● Exercise
Copy the lines from the one containing "Is point (96, 210)" through the one containing "Observing the photograph", switching "tram track" to "rail line" and leaving everything else unchanged.

● Provided material
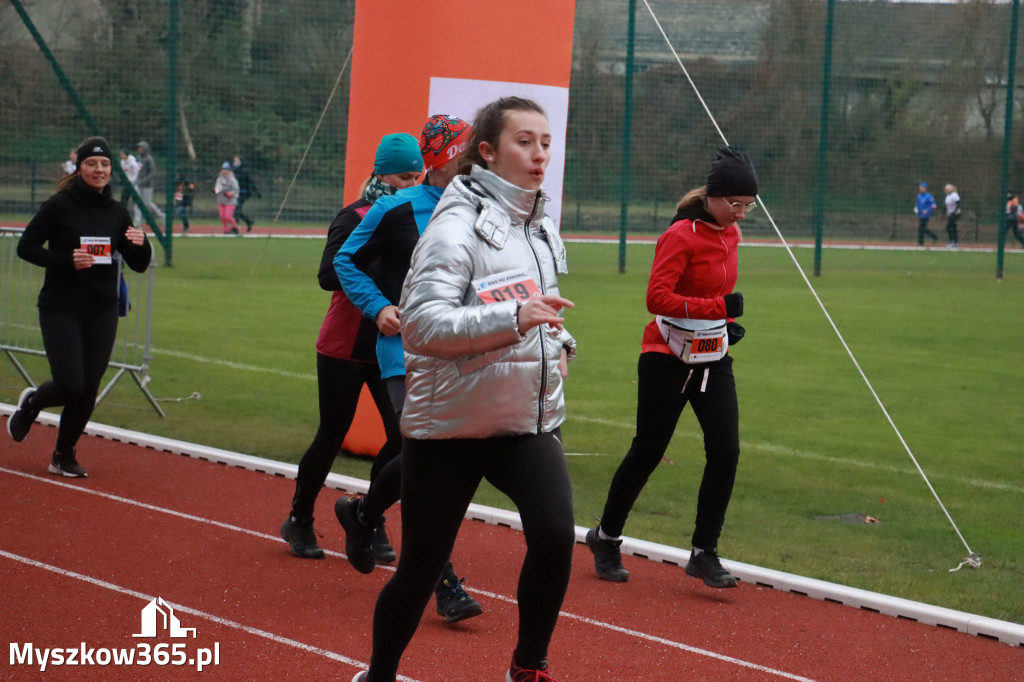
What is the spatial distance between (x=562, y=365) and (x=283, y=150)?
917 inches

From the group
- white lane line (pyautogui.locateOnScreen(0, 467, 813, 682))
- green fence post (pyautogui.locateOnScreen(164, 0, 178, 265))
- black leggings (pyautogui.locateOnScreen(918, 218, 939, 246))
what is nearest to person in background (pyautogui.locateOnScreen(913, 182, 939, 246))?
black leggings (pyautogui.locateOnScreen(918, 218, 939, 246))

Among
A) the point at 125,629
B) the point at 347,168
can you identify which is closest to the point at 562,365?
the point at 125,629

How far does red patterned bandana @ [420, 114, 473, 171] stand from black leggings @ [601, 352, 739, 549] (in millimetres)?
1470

* * *

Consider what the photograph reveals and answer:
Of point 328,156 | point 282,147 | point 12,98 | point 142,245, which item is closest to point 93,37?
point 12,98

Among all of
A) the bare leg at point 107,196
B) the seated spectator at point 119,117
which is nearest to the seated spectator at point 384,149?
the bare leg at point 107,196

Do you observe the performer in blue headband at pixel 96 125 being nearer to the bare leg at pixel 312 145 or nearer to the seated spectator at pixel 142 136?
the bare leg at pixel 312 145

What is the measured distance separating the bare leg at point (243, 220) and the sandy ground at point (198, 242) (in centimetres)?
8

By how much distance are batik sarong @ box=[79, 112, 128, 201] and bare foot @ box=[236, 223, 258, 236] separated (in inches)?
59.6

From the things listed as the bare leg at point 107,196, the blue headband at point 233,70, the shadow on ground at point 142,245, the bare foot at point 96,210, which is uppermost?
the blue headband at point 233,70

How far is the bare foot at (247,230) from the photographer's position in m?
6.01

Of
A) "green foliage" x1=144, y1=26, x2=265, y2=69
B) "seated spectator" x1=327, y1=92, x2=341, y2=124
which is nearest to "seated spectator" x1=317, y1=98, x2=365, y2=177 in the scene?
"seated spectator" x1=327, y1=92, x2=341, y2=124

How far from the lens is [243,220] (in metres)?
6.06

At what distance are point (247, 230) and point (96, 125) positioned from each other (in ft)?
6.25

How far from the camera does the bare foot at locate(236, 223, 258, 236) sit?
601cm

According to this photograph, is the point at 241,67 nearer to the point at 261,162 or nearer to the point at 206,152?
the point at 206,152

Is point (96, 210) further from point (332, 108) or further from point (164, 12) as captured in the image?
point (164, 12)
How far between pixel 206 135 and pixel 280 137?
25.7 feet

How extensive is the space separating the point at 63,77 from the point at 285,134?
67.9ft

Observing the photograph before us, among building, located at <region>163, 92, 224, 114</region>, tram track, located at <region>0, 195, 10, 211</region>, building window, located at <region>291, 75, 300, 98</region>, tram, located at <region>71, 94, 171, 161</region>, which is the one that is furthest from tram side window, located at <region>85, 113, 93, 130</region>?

--

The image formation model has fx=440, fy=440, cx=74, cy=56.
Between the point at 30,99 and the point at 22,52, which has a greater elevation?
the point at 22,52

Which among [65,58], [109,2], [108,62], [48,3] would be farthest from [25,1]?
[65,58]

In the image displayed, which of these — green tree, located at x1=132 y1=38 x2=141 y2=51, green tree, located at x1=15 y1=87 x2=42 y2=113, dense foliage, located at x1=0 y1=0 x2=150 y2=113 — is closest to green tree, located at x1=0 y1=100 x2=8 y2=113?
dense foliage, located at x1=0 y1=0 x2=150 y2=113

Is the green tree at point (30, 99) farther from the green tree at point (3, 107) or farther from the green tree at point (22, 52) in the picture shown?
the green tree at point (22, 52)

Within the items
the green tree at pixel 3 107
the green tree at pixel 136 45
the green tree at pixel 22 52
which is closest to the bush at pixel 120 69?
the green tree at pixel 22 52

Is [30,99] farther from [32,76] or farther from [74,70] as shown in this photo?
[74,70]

● Task response
Is point (96, 210) further from point (332, 108) or further from point (164, 12) as captured in the image?
point (164, 12)
How far between pixel 206 135 and pixel 280 137?
25.7 feet

How extensive is the space separating the point at 63,77 from the point at 285,134?
67.9ft

Observing the photograph before us, among building, located at <region>163, 92, 224, 114</region>, rail line, located at <region>0, 195, 10, 211</region>, building window, located at <region>291, 75, 300, 98</region>, tram, located at <region>71, 94, 171, 161</region>, which is the one that is furthest from tram side window, located at <region>85, 113, 93, 130</region>?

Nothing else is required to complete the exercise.